A University of Hawaiʻi at Mānoa associate professor at the William S. Richardson School of Law has received the prestigious Fulbright-King’s College London Research Scholar Award beginning in January 2021. Andrea Freeman, a pioneer of the theory of “food oppression,” studies how industry-government partnerships harm marginalized communities.

Freeman will study food inequality and its relationship to policy in the United Kingdom, investigating how law and policy interact with corporate interests, racial stereotypes and popular beliefs about health and personal responsibility to create and perpetuate health disparities.

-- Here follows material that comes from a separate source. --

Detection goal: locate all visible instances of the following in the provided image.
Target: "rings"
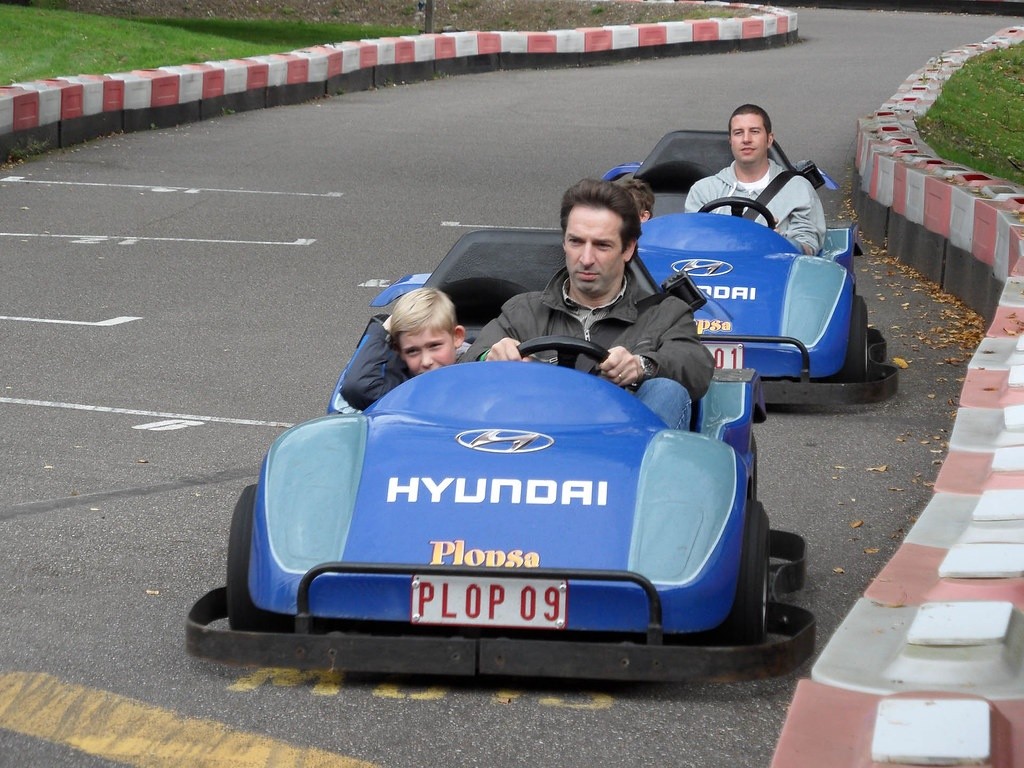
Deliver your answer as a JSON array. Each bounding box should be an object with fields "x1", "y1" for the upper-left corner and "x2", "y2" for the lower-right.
[{"x1": 619, "y1": 373, "x2": 622, "y2": 381}]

“The UK has significant disparities along racial lines in rates of Type 2 diabetes, obesity, strokes, high blood pressure and heart disease,” said Freeman. “These conditions are risk factors for the most serious and deadliest cases of COVID-19.”

UH law school Dean Avi Soifer said, “The comparative work that Professor Freeman will do in the United Kingdom is certain to enrich her pathbreaking scholarship, and to add to her outstanding international reputation.”

Freeman uses a critical race theory lens to examine how food-related law and policy, influenced by corporate interests, contribute to health disparities among race, gender and class lines.

Her recent book, Skimmed: Breastfeeding, Race, and Injustice explores how cooperation between the government and the food, agricultural and pharmaceutical industries is a key factor in racial disparities in infant feeding.